Odds of short- or long-term opioid use higher for initial visits with physicians for low back pain
TUESDAY, Oct. 22, 2019 (HealthDay News) — Patients who initially see a physical therapist or chiropractor for low back pain rather than a primary care physician are much less likely to be prescribed opioids, according to a study recently published in BMJ Open.

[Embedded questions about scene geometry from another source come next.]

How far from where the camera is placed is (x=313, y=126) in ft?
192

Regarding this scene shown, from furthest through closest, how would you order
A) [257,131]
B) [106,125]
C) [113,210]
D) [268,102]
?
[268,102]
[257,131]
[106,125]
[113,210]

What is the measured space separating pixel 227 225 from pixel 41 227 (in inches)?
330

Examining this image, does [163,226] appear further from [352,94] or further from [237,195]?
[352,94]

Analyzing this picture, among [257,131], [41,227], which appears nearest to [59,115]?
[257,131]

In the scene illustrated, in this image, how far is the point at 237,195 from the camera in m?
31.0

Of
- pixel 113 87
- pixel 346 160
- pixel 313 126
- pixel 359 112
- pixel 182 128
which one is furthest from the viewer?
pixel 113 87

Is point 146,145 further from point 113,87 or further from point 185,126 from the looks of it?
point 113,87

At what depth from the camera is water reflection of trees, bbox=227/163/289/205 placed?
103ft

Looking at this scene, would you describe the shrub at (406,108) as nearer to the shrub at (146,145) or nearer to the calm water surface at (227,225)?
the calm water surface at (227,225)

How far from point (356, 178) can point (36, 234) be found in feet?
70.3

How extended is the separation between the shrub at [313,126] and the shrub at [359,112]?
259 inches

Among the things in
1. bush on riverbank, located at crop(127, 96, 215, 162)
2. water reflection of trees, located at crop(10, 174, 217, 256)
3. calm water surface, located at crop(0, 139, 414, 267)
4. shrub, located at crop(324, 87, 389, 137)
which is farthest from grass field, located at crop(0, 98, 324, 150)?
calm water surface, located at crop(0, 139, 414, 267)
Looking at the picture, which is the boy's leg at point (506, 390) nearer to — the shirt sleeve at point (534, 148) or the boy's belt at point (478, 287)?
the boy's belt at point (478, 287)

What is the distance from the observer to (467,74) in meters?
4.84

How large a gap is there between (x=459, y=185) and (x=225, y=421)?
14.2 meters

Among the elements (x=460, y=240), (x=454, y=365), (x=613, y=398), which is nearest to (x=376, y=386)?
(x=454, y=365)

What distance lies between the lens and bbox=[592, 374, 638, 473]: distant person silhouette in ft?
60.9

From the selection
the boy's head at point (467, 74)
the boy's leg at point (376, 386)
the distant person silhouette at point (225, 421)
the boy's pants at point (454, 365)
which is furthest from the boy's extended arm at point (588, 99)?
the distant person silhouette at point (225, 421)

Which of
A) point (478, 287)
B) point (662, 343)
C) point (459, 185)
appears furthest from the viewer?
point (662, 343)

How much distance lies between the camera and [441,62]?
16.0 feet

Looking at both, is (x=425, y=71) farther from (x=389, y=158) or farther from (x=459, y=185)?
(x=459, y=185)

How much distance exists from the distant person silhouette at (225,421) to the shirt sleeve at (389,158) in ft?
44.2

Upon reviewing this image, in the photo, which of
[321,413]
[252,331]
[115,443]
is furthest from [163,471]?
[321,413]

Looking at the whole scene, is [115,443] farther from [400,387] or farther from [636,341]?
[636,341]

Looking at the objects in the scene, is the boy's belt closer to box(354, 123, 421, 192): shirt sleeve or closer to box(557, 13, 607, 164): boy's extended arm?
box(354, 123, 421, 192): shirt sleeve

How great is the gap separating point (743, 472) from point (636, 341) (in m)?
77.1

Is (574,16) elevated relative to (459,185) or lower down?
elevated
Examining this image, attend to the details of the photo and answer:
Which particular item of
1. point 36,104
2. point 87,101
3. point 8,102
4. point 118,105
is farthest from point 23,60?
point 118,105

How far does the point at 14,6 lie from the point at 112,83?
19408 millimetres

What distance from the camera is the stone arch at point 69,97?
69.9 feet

Lewis E. Kazis, Sc.D., from Boston University, and colleagues evaluated outpatient and inpatient claims from patient visits, pharmacy claims, and inpatient and outpatient procedures for patients with new-onset low back pain from 2008 to 2013. They assessed the association of initial provider treatment with early and long-term opioid use.
The researchers found that short-term use of opioids was 22 percent. There were decreased odds of short-term and long-term opioid use among patients who received initial treatment from chiropractors or physical therapists versus those who received initial treatment from primary care physicians (adjusted odds ratios [aORs], 0.10 and 0.15, respectively). Initial chiropractic and physical therapy visits also were associated with decreased odds of long-term opioid use in a propensity score-matched sample (aOR, 0.21 and 0.29, respectively) compared with primary care physician visits.
“To reduce the risks of short- and long-term opioid use, insurers should incentivize patients to see physical therapists or chiropractors first or early on following a bout of low back pain, before seeing primary care physicians,” Kazis said in a statement.